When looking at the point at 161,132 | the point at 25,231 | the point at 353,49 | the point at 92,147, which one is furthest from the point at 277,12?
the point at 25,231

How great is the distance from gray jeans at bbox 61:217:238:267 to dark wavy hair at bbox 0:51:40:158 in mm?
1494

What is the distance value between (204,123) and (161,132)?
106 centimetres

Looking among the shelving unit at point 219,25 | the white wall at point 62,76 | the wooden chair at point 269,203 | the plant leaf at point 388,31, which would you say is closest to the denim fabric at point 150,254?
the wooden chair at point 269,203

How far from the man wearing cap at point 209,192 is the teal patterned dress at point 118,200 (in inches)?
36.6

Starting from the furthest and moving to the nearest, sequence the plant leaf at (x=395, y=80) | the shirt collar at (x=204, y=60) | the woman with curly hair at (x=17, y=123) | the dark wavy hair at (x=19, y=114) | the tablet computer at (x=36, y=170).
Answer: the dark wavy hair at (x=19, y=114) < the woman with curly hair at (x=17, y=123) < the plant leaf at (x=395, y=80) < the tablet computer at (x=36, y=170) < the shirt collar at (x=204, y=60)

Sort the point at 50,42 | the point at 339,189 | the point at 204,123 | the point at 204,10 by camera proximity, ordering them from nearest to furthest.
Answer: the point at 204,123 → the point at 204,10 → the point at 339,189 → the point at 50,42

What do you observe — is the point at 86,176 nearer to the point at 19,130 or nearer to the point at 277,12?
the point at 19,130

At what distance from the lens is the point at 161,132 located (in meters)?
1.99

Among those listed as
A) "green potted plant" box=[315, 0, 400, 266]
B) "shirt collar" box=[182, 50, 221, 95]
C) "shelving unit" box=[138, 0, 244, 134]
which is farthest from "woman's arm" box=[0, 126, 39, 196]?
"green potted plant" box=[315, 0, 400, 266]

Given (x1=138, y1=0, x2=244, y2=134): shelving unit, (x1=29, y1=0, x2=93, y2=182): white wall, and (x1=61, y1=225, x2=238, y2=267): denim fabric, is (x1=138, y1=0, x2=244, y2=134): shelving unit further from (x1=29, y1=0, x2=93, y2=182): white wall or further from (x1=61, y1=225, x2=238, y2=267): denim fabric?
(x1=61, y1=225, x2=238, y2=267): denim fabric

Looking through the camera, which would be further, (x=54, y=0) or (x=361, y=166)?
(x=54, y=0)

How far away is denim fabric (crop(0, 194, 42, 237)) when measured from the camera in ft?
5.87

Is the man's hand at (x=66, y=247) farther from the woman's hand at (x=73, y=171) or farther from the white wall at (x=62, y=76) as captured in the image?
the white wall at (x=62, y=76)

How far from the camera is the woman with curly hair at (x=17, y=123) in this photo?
...
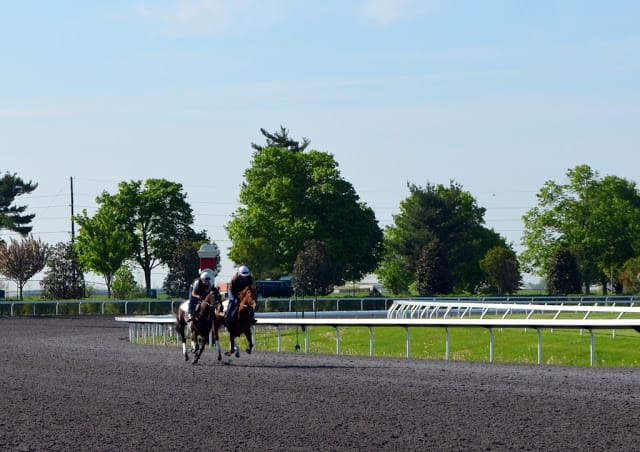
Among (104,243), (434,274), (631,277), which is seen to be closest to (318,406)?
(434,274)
* * *
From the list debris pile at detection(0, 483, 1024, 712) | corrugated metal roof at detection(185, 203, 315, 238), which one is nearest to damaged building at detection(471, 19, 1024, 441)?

**Task objective**
Transcribe, without alteration, the lines of the listing between the line containing "When looking at" and the line containing "Answer: the point", inclusive.

**Solution to the problem**
When looking at the point at 161,132 | the point at 25,231 | the point at 353,49 | the point at 92,147, which one is furthest from the point at 277,12?
the point at 25,231

How great is the distance from gray jeans at bbox 61:217:238:267 to dark wavy hair at bbox 0:51:40:158 in mm?
1494

What is the distance value between (204,123) and (161,132)?
106 centimetres

Looking among the shelving unit at point 219,25 | the white wall at point 62,76 | the wooden chair at point 269,203 | the plant leaf at point 388,31, which would you say is closest to the denim fabric at point 150,254?
the wooden chair at point 269,203

How far from the man wearing cap at point 209,192 is the teal patterned dress at point 118,200 (in inches)?
36.6

Starting from the furthest and moving to the nearest, sequence the plant leaf at (x=395, y=80) | the shirt collar at (x=204, y=60) | the woman with curly hair at (x=17, y=123) | the dark wavy hair at (x=19, y=114) | the tablet computer at (x=36, y=170).
Answer: the dark wavy hair at (x=19, y=114) < the woman with curly hair at (x=17, y=123) < the plant leaf at (x=395, y=80) < the tablet computer at (x=36, y=170) < the shirt collar at (x=204, y=60)

Sort the point at 50,42 | the point at 339,189 | the point at 204,123 | the point at 204,10 by camera proximity, ordering them from nearest to furthest.
Answer: the point at 204,123 → the point at 204,10 → the point at 339,189 → the point at 50,42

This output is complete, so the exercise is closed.